INPUT MATERIAL ::
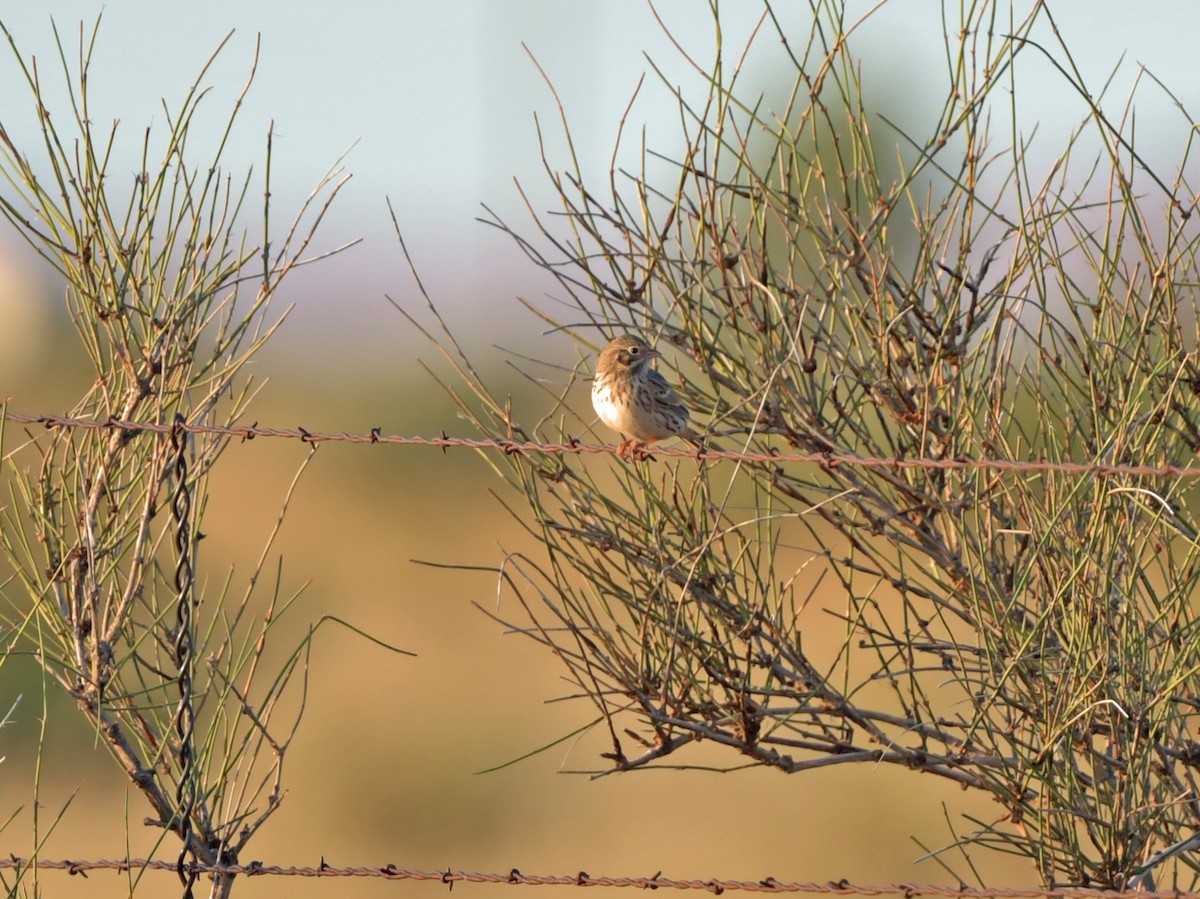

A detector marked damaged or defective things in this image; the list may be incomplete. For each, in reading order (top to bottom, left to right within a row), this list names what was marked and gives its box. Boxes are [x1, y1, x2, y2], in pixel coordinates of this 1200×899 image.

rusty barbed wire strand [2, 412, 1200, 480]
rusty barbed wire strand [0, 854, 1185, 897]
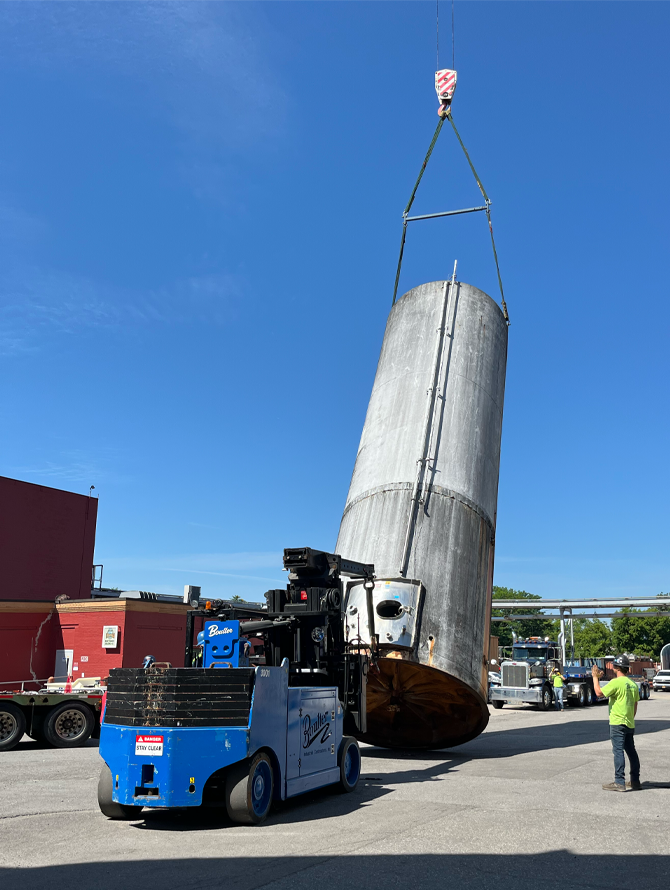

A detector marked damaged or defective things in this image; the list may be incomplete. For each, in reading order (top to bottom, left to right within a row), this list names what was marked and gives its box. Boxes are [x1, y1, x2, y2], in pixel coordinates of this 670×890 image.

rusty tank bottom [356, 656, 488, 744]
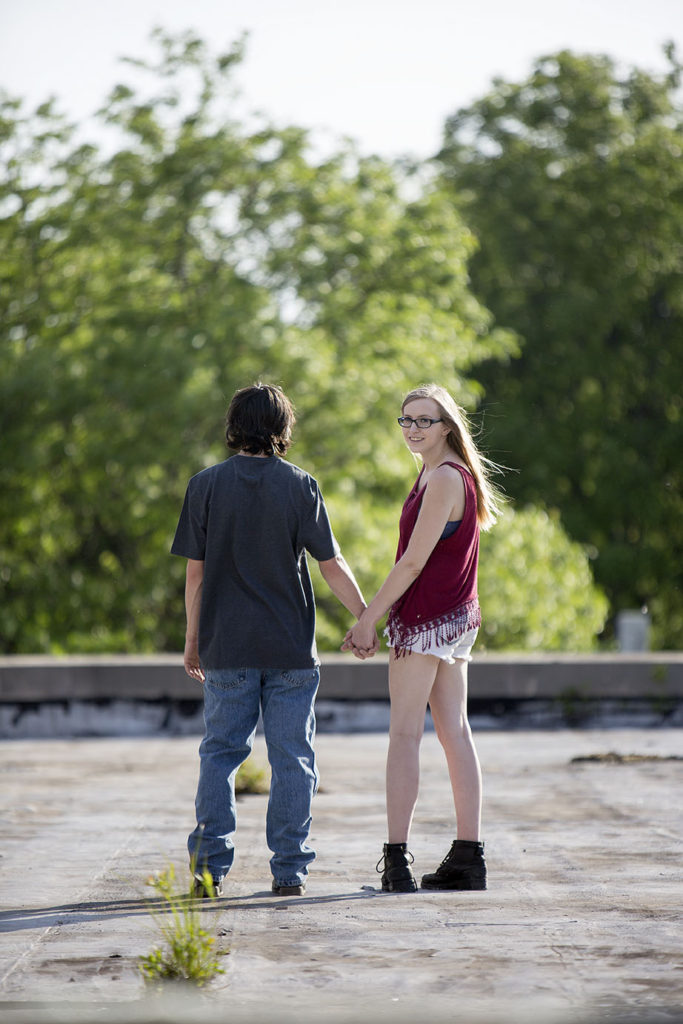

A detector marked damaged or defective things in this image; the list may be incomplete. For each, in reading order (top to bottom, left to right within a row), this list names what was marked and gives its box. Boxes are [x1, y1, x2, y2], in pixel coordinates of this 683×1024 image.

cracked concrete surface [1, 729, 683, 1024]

WHAT IS BEING ASKED :: Rewrite every line of the records above as a Markdown table with the columns "Row" and "Line". Skip blank lines and the pictures.

SOLVED PROBLEM ::
| Row | Line |
|---|---|
| 1 | A detector marked damaged or defective things in this image; the list may be incomplete. For each, in reading order (top to bottom, left to right within a row), this list names what was marked and gives its box. Boxes are [x1, y1, x2, y2], in pixel coordinates of this 1200×899 image. |
| 2 | rusty barbed wire strand [2, 412, 1200, 480] |
| 3 | rusty barbed wire strand [0, 854, 1185, 897] |
| 4 | A detector marked damaged or defective things in this image; the list may be incomplete. For each, in reading order (top to bottom, left to right within a row), this list names what was marked and gives its box. Boxes are [x1, y1, x2, y2], in pixel coordinates of this 670×890 image. |
| 5 | rusty tank bottom [356, 656, 488, 744] |
| 6 | A detector marked damaged or defective things in this image; the list may be incomplete. For each, in reading order (top to bottom, left to right within a row), this list names what was marked and gives its box. Boxes are [x1, y1, x2, y2], in pixel coordinates of this 683×1024 image. |
| 7 | cracked concrete surface [1, 729, 683, 1024] |